Visual Simultaneous Localization and Mapping (vSLAM) is a widely used technique in robotics and computer vision that enables a robot to create a map of an unfamiliar environment using a camera sensor while simultaneously tracking its position over time. In this paper, we propose a novel RGBD vSLAM algorithm that can learn a memory-efficient, dense 3D geometry, and semantic segmentation of an indoor scene in an online manner. Our pipeline combines classical 3D vision-based tracking and loop closing with neural fields-based mapping. The mapping network learns the SDF of the scene as well as RGB, depth, and semantic maps of any novel view using only a set of keyframes. Additionally, we extend our pipeline to large scenes by using multiple local mapping networks. Extensive experiments on well-known benchmark datasets confirm that our approach provides robust tracking, mapping, and semantic labeling even with noisy, sparse, or no input depth. Overall, our proposed algorithm can greatly enhance scene perception and assist with a range of robot control problems.
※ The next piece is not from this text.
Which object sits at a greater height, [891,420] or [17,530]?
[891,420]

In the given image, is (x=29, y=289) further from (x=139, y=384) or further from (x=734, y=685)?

翻译：视觉同步定位与地图构建（vSLAM）是机器人学和计算机视觉中广泛应用的技术，它使机器人在使用摄像头传感器探索陌生环境的同时，能够实时追踪自身位置并构建环境地图。本文提出一种新颖的RGBD vSLAM算法，能够以在线方式学习室内场景的内存高效稠密三维几何结构及语义分割。我们的流水线将基于经典三维视觉的追踪与闭环检测技术，同基于神经场的地图构建方法相结合。该地图构建网络仅利用一组关键帧，即可学习场景的有符号距离函数（SDF）以及任意新视角下的RGB图像、深度图和语义分割图。此外，通过采用多个局部地图构建网络，我们将流水线扩展至大规模场景。在主流基准数据集上的大量实验表明，即便在输入深度存在噪声、稀疏或缺失的情况下，本方法仍能实现稳健的追踪、地图构建与语义标注。总体而言，所提算法能够显著增强场景感知能力，为多种机器人控制问题提供有效支持。